To further increase capacity, the CMS has issued a waiver that will allow doctor-owned hospitals to increase the number of beds without facing sanctions. Hospitals are permitted to set up drive-through screening centers for COVID-19, use off-campus testing sites, and coverage will be given to laboratory technicians who need to travel to a Medicare beneficiary’s home to collect samples to perform COVID-19 testing. CMS will be providing additional reimbursement for ambulances, which are likely to be required to transfer patients between healthcare facilities and doctor’s surgeries to ensure they receive the treatment they need. Medicare coverage for respiratory-related devices and equipment has now been extended to cover any medical reason.
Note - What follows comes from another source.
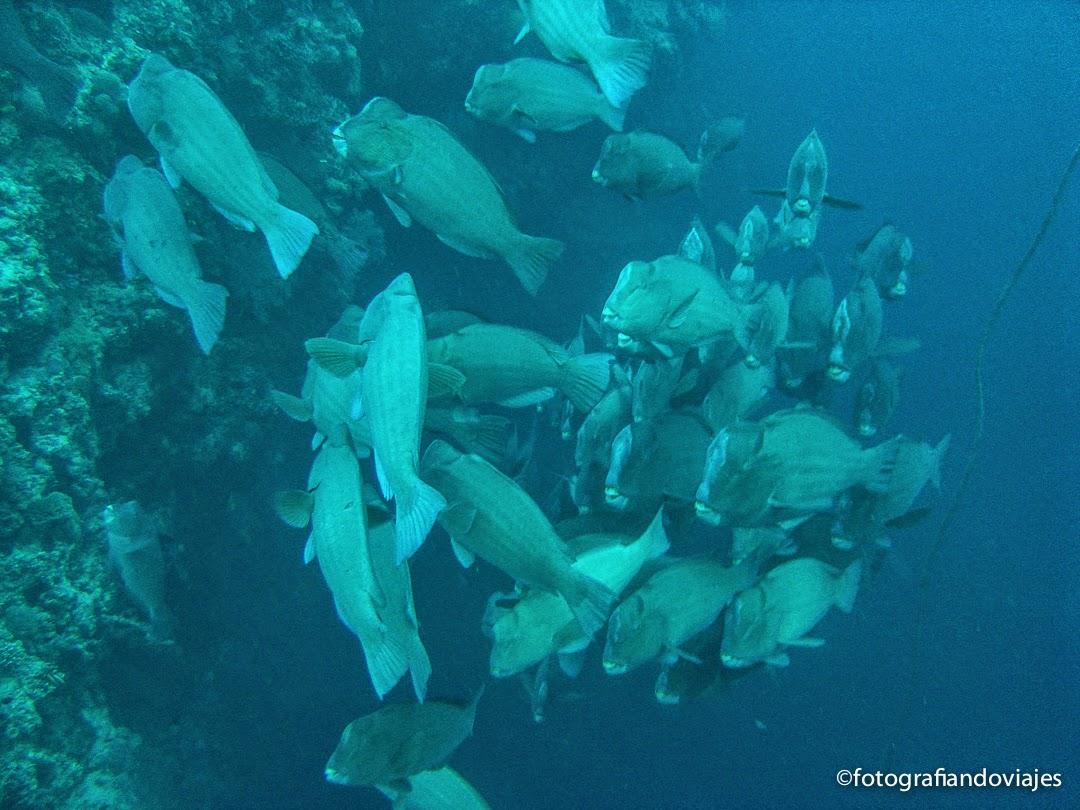 Cardumen de peces loros jorobados en Sipadán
Changes have also been made to facilitate the rapid expansion of the healthcare workforce. These changes include making it easier for providers to enroll in Medicare and allowing teaching hospitals to have medical residents provide services under the supervision of a teaching physician. The CMS has also issued a blanket waiver to allow hospitals to provide more benefits to support their medical staff, including multiple daily meals, laundry service for personal clothing, or child care services while the physicians and other staff are at the hospital providing patient care.

Changes have also been made to ease the administration burden on healthcare providers with the CMS putting patients above paperwork by eliminating paperwork requirements to ensure that clinicians can spend more time treating patients.
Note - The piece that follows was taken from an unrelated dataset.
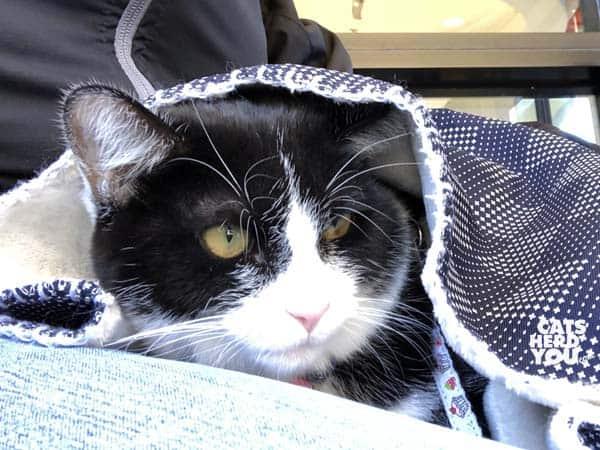 black and white tuxedo cat under blanket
The CMS has previously announced that there is additional flexibility for the provision of telehealth services, with reimbursement now being provided for all Medicare beneficiaries in all areas. Coverage is now included for more than 80 additional services provided through telehealth, as long as those services are provided by clinicians allowed to provide telehealth services.

These new changes and waivers are only temporary and will last for the duration of the national public health emergency for COVID-19, after which the CMS will evaluate how best to return to the current system.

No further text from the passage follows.